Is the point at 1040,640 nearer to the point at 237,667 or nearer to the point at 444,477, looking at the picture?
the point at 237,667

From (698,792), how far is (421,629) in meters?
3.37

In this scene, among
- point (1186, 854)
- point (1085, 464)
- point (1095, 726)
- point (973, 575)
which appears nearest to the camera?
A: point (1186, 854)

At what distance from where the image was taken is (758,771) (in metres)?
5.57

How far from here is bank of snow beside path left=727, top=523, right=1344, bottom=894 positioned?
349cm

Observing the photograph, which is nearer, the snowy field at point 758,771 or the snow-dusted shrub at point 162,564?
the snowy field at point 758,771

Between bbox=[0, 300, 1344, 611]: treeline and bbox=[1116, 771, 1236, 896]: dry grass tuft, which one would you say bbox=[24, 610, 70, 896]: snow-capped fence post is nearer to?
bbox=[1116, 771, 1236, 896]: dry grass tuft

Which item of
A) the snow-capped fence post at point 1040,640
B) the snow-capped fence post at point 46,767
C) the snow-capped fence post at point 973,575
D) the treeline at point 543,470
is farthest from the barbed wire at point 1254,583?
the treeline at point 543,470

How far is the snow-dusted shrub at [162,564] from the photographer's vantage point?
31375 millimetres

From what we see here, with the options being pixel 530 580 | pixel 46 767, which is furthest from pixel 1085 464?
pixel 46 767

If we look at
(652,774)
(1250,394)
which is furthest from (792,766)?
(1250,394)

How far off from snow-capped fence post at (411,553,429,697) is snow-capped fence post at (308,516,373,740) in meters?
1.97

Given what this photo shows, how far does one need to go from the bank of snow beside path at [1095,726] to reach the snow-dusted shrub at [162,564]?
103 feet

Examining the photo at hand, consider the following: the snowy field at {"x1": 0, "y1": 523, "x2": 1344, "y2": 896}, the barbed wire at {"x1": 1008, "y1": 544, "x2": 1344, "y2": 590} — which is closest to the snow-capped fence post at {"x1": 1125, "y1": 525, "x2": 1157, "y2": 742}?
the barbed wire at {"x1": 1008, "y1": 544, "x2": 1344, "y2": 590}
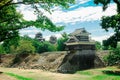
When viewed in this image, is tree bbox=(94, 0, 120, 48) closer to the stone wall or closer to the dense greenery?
the dense greenery

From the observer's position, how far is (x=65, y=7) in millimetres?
23484

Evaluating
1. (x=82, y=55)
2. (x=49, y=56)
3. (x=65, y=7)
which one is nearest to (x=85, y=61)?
(x=82, y=55)

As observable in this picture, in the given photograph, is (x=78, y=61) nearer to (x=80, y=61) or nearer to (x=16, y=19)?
(x=80, y=61)

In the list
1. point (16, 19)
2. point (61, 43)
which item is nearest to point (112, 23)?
point (16, 19)

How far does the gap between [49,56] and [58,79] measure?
3936 centimetres

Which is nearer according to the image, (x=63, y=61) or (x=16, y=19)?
(x=16, y=19)

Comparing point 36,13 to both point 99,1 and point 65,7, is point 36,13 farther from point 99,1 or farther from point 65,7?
point 99,1

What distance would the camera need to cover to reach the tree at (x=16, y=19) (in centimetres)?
2322

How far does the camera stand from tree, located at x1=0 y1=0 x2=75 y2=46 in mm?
23219

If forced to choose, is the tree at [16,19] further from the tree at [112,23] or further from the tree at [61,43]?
the tree at [61,43]

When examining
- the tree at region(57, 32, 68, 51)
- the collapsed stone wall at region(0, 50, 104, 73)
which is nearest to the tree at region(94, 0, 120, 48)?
the collapsed stone wall at region(0, 50, 104, 73)

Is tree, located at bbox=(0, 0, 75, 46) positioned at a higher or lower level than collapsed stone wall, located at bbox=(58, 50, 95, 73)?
higher

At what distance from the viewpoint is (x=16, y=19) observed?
32.4 metres

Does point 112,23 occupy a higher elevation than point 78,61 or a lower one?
higher
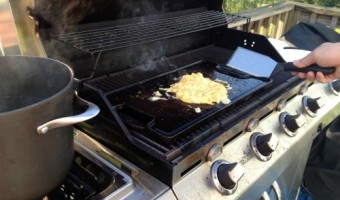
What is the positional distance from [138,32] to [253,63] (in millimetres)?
593

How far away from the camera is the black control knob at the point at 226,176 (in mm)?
949

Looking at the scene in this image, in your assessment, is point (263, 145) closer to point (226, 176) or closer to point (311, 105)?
point (226, 176)

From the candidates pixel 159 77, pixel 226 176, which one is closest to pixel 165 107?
pixel 159 77

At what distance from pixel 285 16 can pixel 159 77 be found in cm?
292

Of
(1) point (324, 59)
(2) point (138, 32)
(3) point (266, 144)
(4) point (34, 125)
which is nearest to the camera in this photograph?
(4) point (34, 125)

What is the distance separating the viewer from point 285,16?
147 inches

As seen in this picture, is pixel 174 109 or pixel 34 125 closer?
pixel 34 125

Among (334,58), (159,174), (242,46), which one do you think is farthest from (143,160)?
(242,46)

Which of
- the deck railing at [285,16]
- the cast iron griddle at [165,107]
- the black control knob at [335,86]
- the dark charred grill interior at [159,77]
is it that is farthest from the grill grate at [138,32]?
the deck railing at [285,16]

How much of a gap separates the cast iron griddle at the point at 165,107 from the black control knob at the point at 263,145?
0.16 metres

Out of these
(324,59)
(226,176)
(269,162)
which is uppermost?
(324,59)

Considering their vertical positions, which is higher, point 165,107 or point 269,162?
point 165,107

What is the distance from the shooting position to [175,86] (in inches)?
53.4

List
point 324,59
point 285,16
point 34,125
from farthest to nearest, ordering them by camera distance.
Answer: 1. point 285,16
2. point 324,59
3. point 34,125
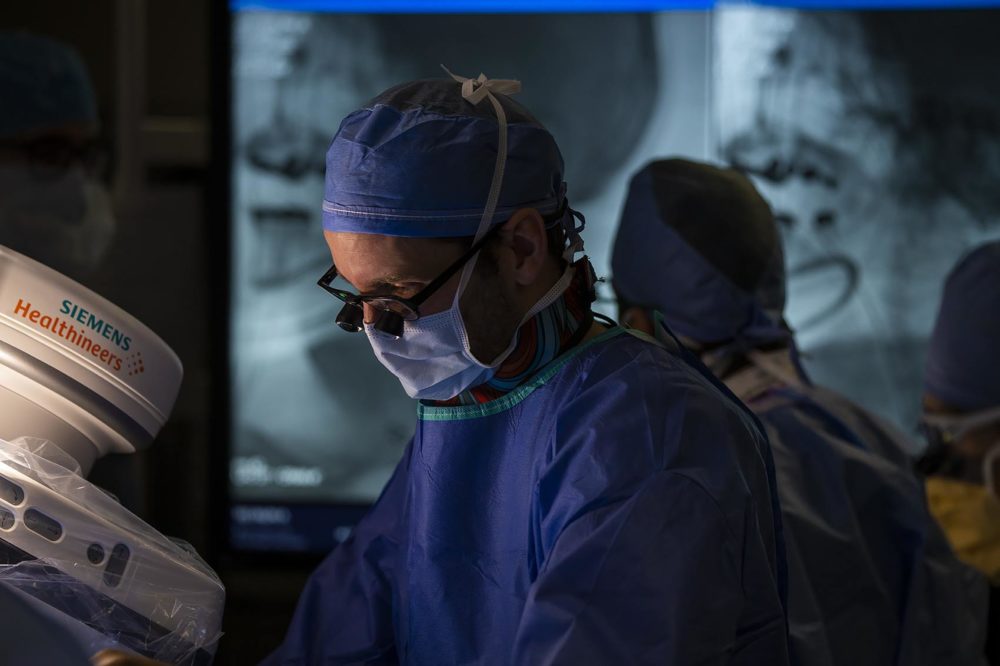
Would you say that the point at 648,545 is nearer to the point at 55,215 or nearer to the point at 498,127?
the point at 498,127

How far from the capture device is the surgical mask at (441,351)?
1.29 meters

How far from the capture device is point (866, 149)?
2734 millimetres

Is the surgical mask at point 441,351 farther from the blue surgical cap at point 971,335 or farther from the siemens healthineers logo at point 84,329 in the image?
the blue surgical cap at point 971,335

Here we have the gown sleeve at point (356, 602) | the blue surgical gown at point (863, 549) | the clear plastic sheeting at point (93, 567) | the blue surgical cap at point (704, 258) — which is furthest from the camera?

WORK TO BE COMPLETED >> Transcribe the full listing above exactly as it stands, minus the pictures.

PROBLEM SOLUTION >>
Is the point at 1040,640 nearer to the point at 237,667 or nearer to the point at 444,477, looking at the picture?
the point at 237,667

From (698,792), how far is (421,629) in meters?
3.37

In this scene, among
- point (1186, 854)
- point (1085, 464)
- point (1095, 726)
- point (973, 575)
which appears nearest to the camera?
A: point (1186, 854)

At what distance from where the image was taken is (758,771) (in metres)?
5.57

How far from here is bank of snow beside path left=727, top=523, right=1344, bottom=894 positioned?
349cm

Observing the photograph, which is nearer, the snowy field at point 758,771 or the snow-dusted shrub at point 162,564?
the snowy field at point 758,771

Between bbox=[0, 300, 1344, 611]: treeline and bbox=[1116, 771, 1236, 896]: dry grass tuft, which one would you say bbox=[24, 610, 70, 896]: snow-capped fence post is nearer to?
bbox=[1116, 771, 1236, 896]: dry grass tuft

Which item of
A) the snow-capped fence post at point 1040,640
B) the snow-capped fence post at point 46,767
C) the snow-capped fence post at point 973,575
D) the treeline at point 543,470
is farthest from the barbed wire at point 1254,583?
the treeline at point 543,470

How far is the snow-dusted shrub at [162,564] from the photographer's vantage point?
31375 millimetres

From what we see here, with the options being pixel 530 580 | pixel 46 767, which is furthest from pixel 1085 464?
pixel 46 767

If we look at
(652,774)
(1250,394)
which is furthest from (792,766)?
(1250,394)

How far off from snow-capped fence post at (411,553,429,697) is snow-capped fence post at (308,516,373,740) in meters?
1.97

Given what this photo shows, how far does one need to go from the bank of snow beside path at [1095,726] to reach the snow-dusted shrub at [162,564]?
103 feet

Examining the photo at hand, consider the following: the snowy field at {"x1": 0, "y1": 523, "x2": 1344, "y2": 896}, the barbed wire at {"x1": 1008, "y1": 544, "x2": 1344, "y2": 590} — which is closest to the snow-capped fence post at {"x1": 1125, "y1": 525, "x2": 1157, "y2": 742}?
the barbed wire at {"x1": 1008, "y1": 544, "x2": 1344, "y2": 590}
When viewed in this image, is tree bbox=(94, 0, 120, 48) closer to the stone wall or closer to the dense greenery?
the dense greenery

From the observer's position, how far is (x=65, y=7) in millimetres?
23484

Evaluating
1. (x=82, y=55)
2. (x=49, y=56)
3. (x=65, y=7)
which one is nearest to (x=85, y=61)?
(x=82, y=55)

As observable in this picture, in the given photograph, is (x=78, y=61) nearer to (x=80, y=61) or nearer to (x=16, y=19)?
(x=80, y=61)

In the list
1. point (16, 19)
2. point (61, 43)
which item is nearest to point (112, 23)?
point (16, 19)

How far does the gap between [49,56] and [58,79] measure?
3936 centimetres

Which is nearer according to the image, (x=63, y=61) or (x=16, y=19)?
(x=16, y=19)

Comparing point 36,13 to both point 99,1 and point 65,7, is point 36,13 farther from point 99,1 or farther from point 65,7?
point 99,1

What distance would the camera need to cover to reach the tree at (x=16, y=19) (in centimetres)?
2322

How far does the camera stand from tree, located at x1=0 y1=0 x2=75 y2=46 in mm?
23219

If forced to choose, is the tree at [16,19] further from the tree at [112,23] or further from the tree at [61,43]?
the tree at [61,43]

When examining
- the tree at region(57, 32, 68, 51)
- the collapsed stone wall at region(0, 50, 104, 73)
which is nearest to the tree at region(94, 0, 120, 48)?
the collapsed stone wall at region(0, 50, 104, 73)

Is tree, located at bbox=(0, 0, 75, 46) positioned at a higher or lower level than collapsed stone wall, located at bbox=(58, 50, 95, 73)?
higher

At what distance from the viewpoint is (x=16, y=19) observed?
32.4 metres

Does point 112,23 occupy a higher elevation than point 78,61 or a lower one?
higher
What is the positional distance from [138,32] to [253,63] (in millimetres)?
593

How far away from the camera is the black control knob at the point at 226,176 (in mm)?
949

Looking at the scene in this image, in your assessment, is point (263, 145) closer to point (226, 176) or closer to point (311, 105)?
point (226, 176)

From the candidates pixel 159 77, pixel 226 176, which one is closest to pixel 165 107?
pixel 159 77

At what distance from pixel 285 16 can pixel 159 77 be found in cm?
292

Of
(1) point (324, 59)
(2) point (138, 32)
(3) point (266, 144)
(4) point (34, 125)
which is nearest to the camera in this photograph?
(4) point (34, 125)

What is the distance separating the viewer from point 285,16?
147 inches

As seen in this picture, is pixel 174 109 or pixel 34 125 closer?
pixel 34 125

Among (334,58), (159,174), (242,46), which one do you think is farthest from (143,160)?
(242,46)

Which of
- the deck railing at [285,16]
- the cast iron griddle at [165,107]
- the black control knob at [335,86]
- the dark charred grill interior at [159,77]
is it that is farthest from the grill grate at [138,32]?
the deck railing at [285,16]

How much of a gap separates the cast iron griddle at the point at 165,107 from the black control knob at the point at 263,145?
0.16 metres

Out of these
(324,59)
(226,176)
(269,162)
which is uppermost?
(324,59)

Considering their vertical positions, which is higher, point 165,107 or point 269,162?
point 165,107

What is the distance from the shooting position to [175,86] (in inches)?
53.4

List
point 324,59
point 285,16
point 34,125
from farthest to nearest, ordering them by camera distance.
Answer: 1. point 285,16
2. point 324,59
3. point 34,125
Would you say that the point at 648,545 is nearer to the point at 55,215 or nearer to the point at 498,127?
the point at 498,127

How far from the capture device is the surgical mask at (441,351)?
1.29 meters

How far from the capture device is point (866, 149)?
2734 millimetres

Is the surgical mask at point 441,351 farther from the blue surgical cap at point 971,335 or farther from the siemens healthineers logo at point 84,329 in the image?
the blue surgical cap at point 971,335

Here we have the gown sleeve at point (356, 602) | the blue surgical gown at point (863, 549) | the clear plastic sheeting at point (93, 567) | the blue surgical cap at point (704, 258) — which is furthest from the camera?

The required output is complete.